(Captioned web image data)
□ □ □
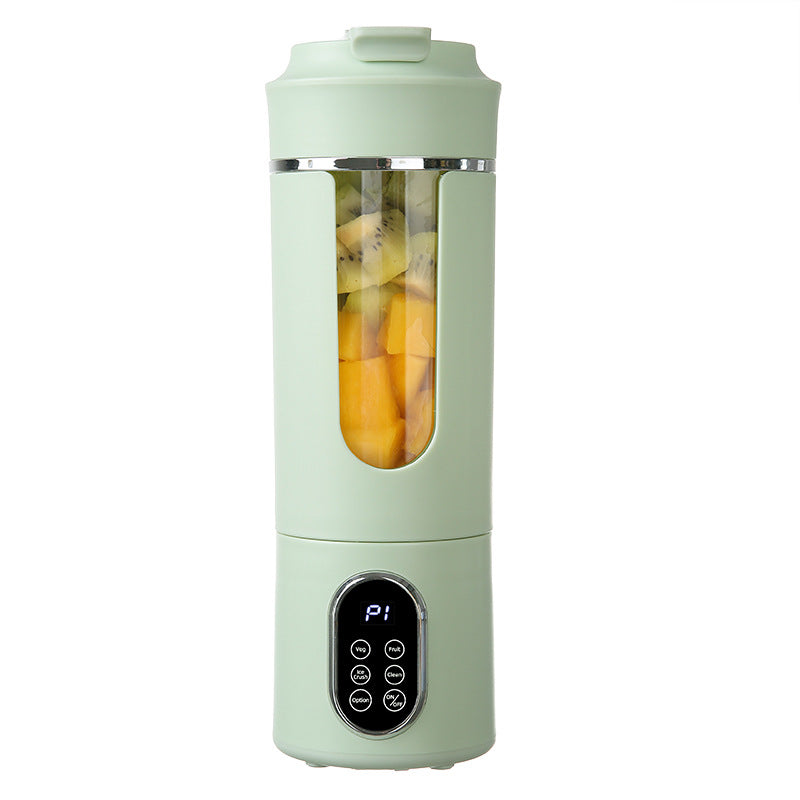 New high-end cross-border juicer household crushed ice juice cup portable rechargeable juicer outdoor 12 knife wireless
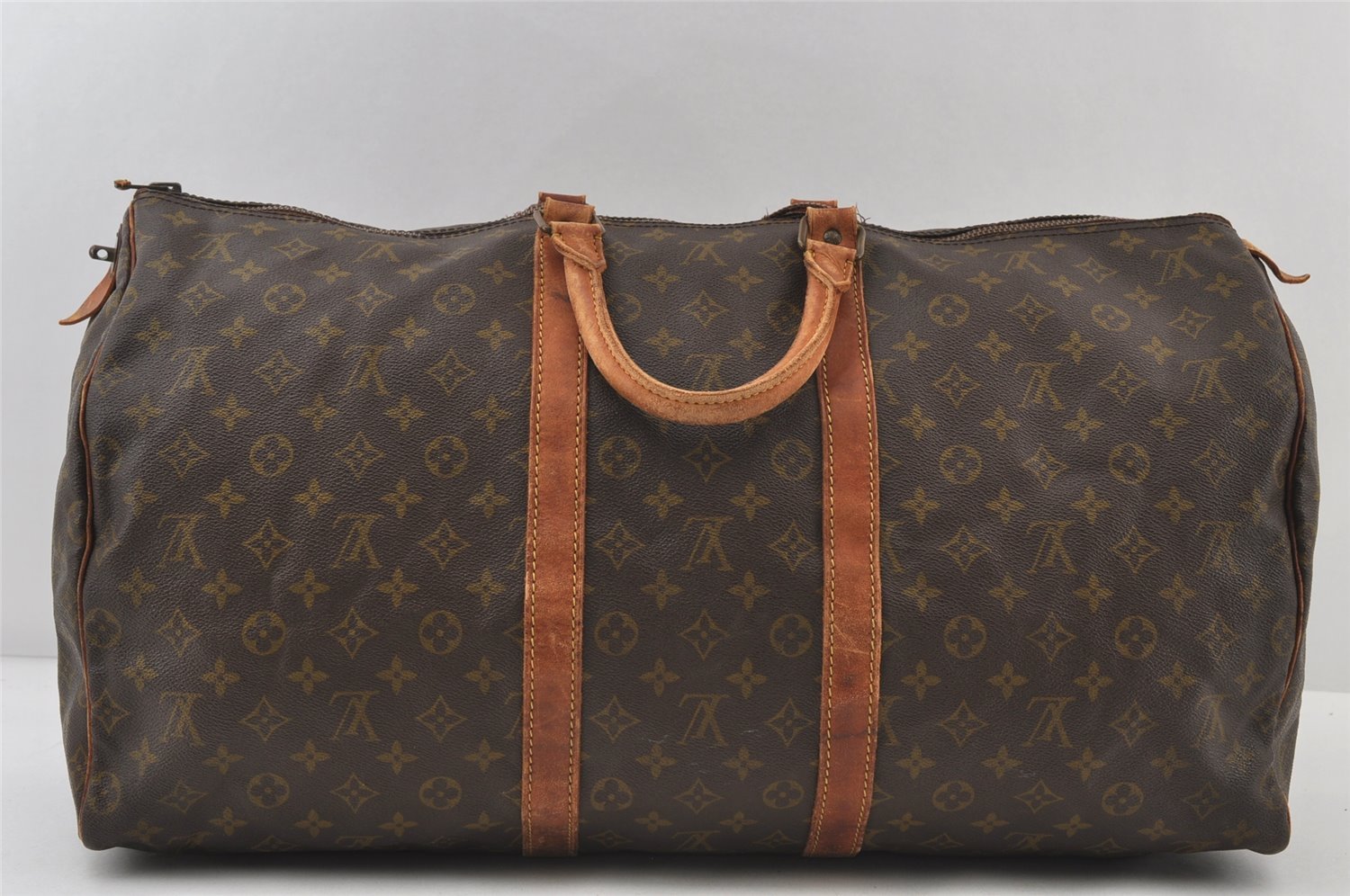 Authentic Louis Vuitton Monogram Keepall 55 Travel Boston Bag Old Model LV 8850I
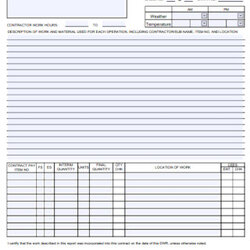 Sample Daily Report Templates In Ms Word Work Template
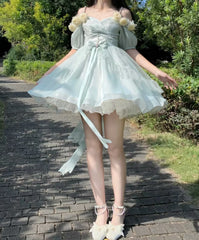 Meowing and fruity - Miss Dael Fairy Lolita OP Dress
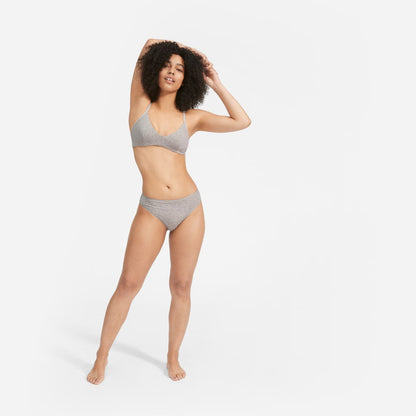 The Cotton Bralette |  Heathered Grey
□ □ □
## Work order:
The expected output is the full data above, reproduced exactly with no images.

## Task answer:
 New high-end cross-border juicer household crushed ice juice cup portable rechargeable juicer outdoor 12 knife wireless
 Authentic Louis Vuitton Monogram Keepall 55 Travel Boston Bag Old Model LV 8850I
 Sample Daily Report Templates In Ms Word Work Template
 Meowing and fruity - Miss Dael Fairy Lolita OP Dress
 The Cotton Bralette |  Heathered Grey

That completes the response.